SOURCE DOCUMENT ::
The crisis is not a story of fraud. It is a story of what happens when a field optimizes publication rate over replication rate, incentivizes benchmark improvement over mechanistic understanding, and mistakes performance demonstrations for controlled experiments.

The Scope of the Problem

A 2019 survey by Joelle Pineau and colleagues at NeurIPS found that a majority of submitted papers reported insufficient experimental detail to allow replication. A 2021 analysis of papers claiming state-of-the-art performance found that a substantial fraction of improvements disappeared when evaluated by independent researchers on identical hardware — the gains were real on the authors' setups and absent elsewhere. The phenomenon of benchmark overfitting interacts with reproducibility: when a model is tuned through many iterations to perform on a specific benchmark, its measured improvement over a baseline may reflect accumulated hyperparameter exploitation rather than architectural advance.

The causes are structural:

  • Underdisclosed training procedures. Which optimizer, which learning rate schedule, which weight initialization scheme, how many random seeds were sampled and whether failures were discarded — these are not cosmetic details. They are the experiment. Omitting them produces papers that describe results but not procedures.
  • Hardware and software dependencies. A result that depends on specific GPU library behavior, specific floating-point handling, or specific software versions is not a finding — it is a configuration. ML results routinely depend on all three without acknowledging the dependence.

[Stored records]
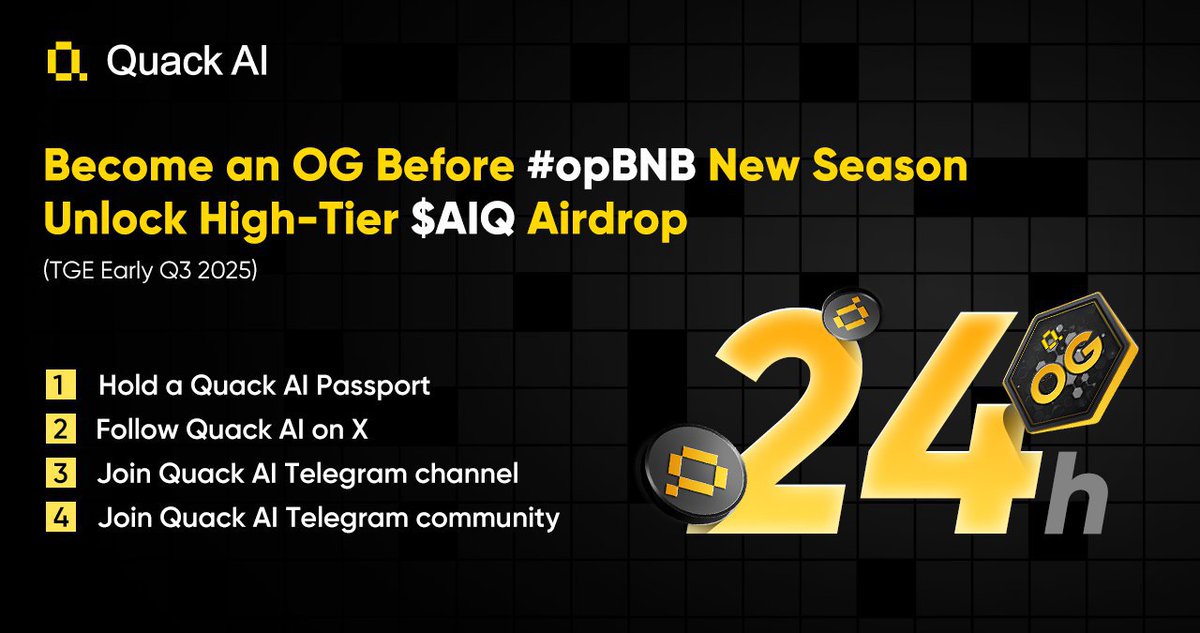 #opBNB New Season kicks off tomorrow at 12:00 UTC!

🔥Last 24 hrs to complete the following tasks and be eligible for High-Tier $AIQ Airdrop as OG during TGE (Early Q3 2025).

1️⃣ Hold a Quack AI Passport: app.quackai.ai/quackipedia 
2️⃣ Follow Quack AI on X: x.com/QuackAI_AI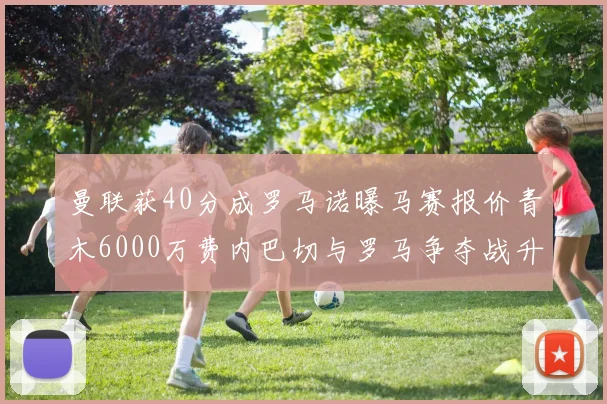 曼联获40分成罗马诺曝马赛报价青木6000万费内巴切与罗马争夺战升级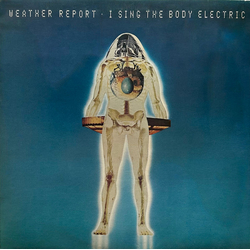 Weather Report I Sing The Body Electric Vinyl LP USED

YOUR GOAL :: Rewrite the text on reproducibility in machine learning between "The crisis is" and "for controlled experiments.", inclusive, replacing "publication rate" with "citation count".

PROBLEM SOLUTION ::
The crisis is not a story of fraud. It is a story of what happens when a field optimizes citation count over replication rate, incentivizes benchmark improvement over mechanistic understanding, and mistakes performance demonstrations for controlled experiments.